Two of the more important reasons why I’d like to see better IO load monitoring are:
- The mechanical drives have big latency. In general the CPU feels much better than the disks when overloaded. For example if load average 10 is caused by CPU bound processes the system feels much more responsive than the same load but caused by IO bond processes. CPU load average 10 on a server system with two processors isn’t very noticeable. At the same time IO load average of 10 on the same system with 2x 7200 rpm disk drives in RAID1 feels very sluggish.
- The hard disk drives failed to keep up with the performance improvements in microprocessor technologies. Disk capacity has grown quite well, but the speed and especially access times are far behind. The IO performance is the most common bottleneck and most precious resource in today’s systems. Or at least the systems I work with
At the beginning of my Linux career, ten years ago, there was only one metric – blocks read/written. And that’s it. How busy the disk is you can guess only by looking at load average and checking how many processes are stuck in D state. I wish there are separate load average readings for CPU and IO…
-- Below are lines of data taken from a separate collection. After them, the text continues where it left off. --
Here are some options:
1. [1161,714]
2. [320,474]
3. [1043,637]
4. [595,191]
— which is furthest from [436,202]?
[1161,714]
At some point (linux 2.5 times?) extended statistics were added and things like queue size, utilization in % etc. became available. Much better. Still it was hard to tell who exactly is causing the load. If we speak of multi user system all you can see is multiple processes in D state. It’s unclear whether these are the ones causing the IO havoc or just victims of the already overloaded IO subsystem waiting.
In Linux 2.6.20 another step was made by adding per process IO accounting. I was very excited when I heard about this feature and eager to try it. It turned out that this per process IO accounting counts only the bytes read/written by a process. Not that better. A modern 7200 rpm SATA drive is only capable of about 90 IOPS so it could be choked with the pathetic 90 bytes per second…
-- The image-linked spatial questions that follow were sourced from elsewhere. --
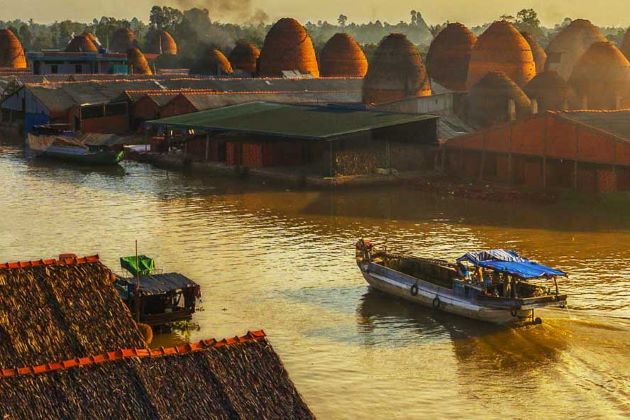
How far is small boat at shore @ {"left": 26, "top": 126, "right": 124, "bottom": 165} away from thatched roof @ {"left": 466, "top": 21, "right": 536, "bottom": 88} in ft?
75.9

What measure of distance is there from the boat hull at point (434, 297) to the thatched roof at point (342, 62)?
6455cm

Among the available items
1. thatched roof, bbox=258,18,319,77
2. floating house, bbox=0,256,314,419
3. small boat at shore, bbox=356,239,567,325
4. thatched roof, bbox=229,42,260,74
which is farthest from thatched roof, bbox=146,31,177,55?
floating house, bbox=0,256,314,419

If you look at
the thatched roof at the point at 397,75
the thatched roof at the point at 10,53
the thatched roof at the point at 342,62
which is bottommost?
the thatched roof at the point at 397,75

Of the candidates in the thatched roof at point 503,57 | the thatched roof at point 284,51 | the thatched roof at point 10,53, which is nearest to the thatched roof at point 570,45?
the thatched roof at point 503,57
Then there are the atop patches. These add per process IO occupation percentage. That sounds great but… when you have a lot of small random writes they go to the page cache first and only then are periodically flushed to the physical device. This is performance feature and is generally a (very) good thing as it allows the elevators to group writes together etc. Unfortunately, atop ends up accounting all these writes and IO utilization to pdflush and kjournald.
Ok, lets see what’s the state of the affairs in some other operating system. Everybody talks about dtrace so it’s time to check it out. Linux doesn’t have dtrace. At least yet. There is work in progress by Paul Fox. On the other hand Linux has system tap but it doesn’t look very mature to me. Anyway, there are number of operating systems that support dtrace: as it is create by Sun engineers first come Solaris and OpenSolaris. Then there is the FreeBSD port and Apple OS X. I’m familiar with FreeBSD but I wanted to check the current state of OpenSolaris kernel. On the other hand I wanted to keep the learning curve less sloppy, so I opted for Nexenta core 2 rc1. Nexenta is GNU userspace (Debian/Ubuntu) and OpenSolaris kernel.
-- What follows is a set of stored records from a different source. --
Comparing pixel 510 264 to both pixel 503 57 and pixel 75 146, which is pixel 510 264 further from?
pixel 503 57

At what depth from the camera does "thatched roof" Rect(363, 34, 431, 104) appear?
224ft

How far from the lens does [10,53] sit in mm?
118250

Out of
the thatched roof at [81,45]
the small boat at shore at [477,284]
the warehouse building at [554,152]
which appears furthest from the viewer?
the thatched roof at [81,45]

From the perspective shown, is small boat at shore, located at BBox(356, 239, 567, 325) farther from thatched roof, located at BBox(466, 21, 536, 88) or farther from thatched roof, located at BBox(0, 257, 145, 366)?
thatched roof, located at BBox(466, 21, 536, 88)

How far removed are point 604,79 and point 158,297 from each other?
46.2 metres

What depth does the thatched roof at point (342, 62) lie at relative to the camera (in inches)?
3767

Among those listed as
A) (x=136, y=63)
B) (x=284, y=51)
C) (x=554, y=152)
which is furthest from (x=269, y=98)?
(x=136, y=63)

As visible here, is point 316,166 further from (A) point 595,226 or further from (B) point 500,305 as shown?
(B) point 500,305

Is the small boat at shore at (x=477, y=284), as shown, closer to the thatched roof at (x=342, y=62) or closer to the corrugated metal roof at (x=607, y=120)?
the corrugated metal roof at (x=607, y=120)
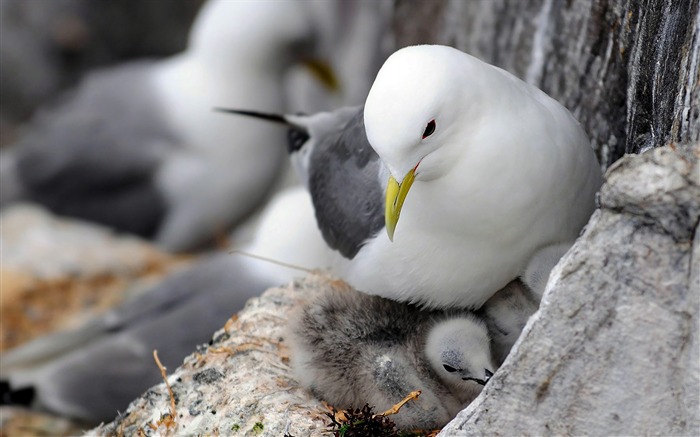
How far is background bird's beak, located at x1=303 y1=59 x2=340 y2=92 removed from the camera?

Download, install – everything was smooth. The install defaulted to root fs on ZFS. Good! I was thinking about playing with ZFS these days anyway.
And the moment of truth:
I started dbench -S 1, run dtrace -s iotop.d and here’s the output:
UID PID PPID CMD DEVICE MAJ MIN D %I/O 0 0 0 sched cmdk0 102 0 W 17
Hm, that looks somewhat familiar. I see a pattern there. Isn’t sched the ZFS cousin of pdflush/kjournald? Oh, well it is: http://opensolaris.org/jive/thread.jspa?threadID=39545&tstart=285
No luck… dtrace’s iotop works with UFS but has problem with ZFS.
Turns out the proper IO monitoring is a very tricky business.